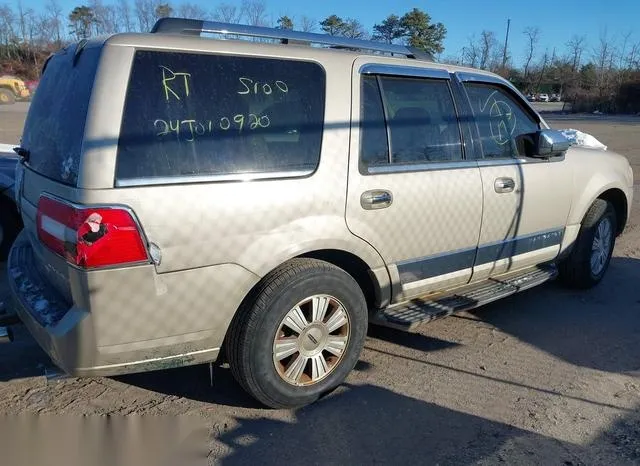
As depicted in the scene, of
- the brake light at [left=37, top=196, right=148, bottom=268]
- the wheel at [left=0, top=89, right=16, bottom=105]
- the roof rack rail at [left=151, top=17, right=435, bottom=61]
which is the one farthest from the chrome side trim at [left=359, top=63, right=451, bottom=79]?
the wheel at [left=0, top=89, right=16, bottom=105]

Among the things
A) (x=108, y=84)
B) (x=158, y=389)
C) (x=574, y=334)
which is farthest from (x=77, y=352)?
(x=574, y=334)

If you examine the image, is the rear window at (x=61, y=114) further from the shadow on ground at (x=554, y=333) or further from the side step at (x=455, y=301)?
the side step at (x=455, y=301)

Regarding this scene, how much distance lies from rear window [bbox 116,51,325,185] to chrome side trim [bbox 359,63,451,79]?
0.38 m

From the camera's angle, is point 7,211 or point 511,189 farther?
point 7,211

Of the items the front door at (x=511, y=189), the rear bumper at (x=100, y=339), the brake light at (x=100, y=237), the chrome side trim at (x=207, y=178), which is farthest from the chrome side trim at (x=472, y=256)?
the brake light at (x=100, y=237)

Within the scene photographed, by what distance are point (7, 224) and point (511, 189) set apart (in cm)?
482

+ + +

### DIRECTIONS FOR THIS TASK
Rewrite the lines from the one containing "Within the scene" through the end of the material, inclusive, as a numbered list, omitting any blank lines.

### OUTPUT BELOW
1. Within the scene photographed, by what distance are point (7, 224) and point (511, 189) set apart (in cm)?
2. 482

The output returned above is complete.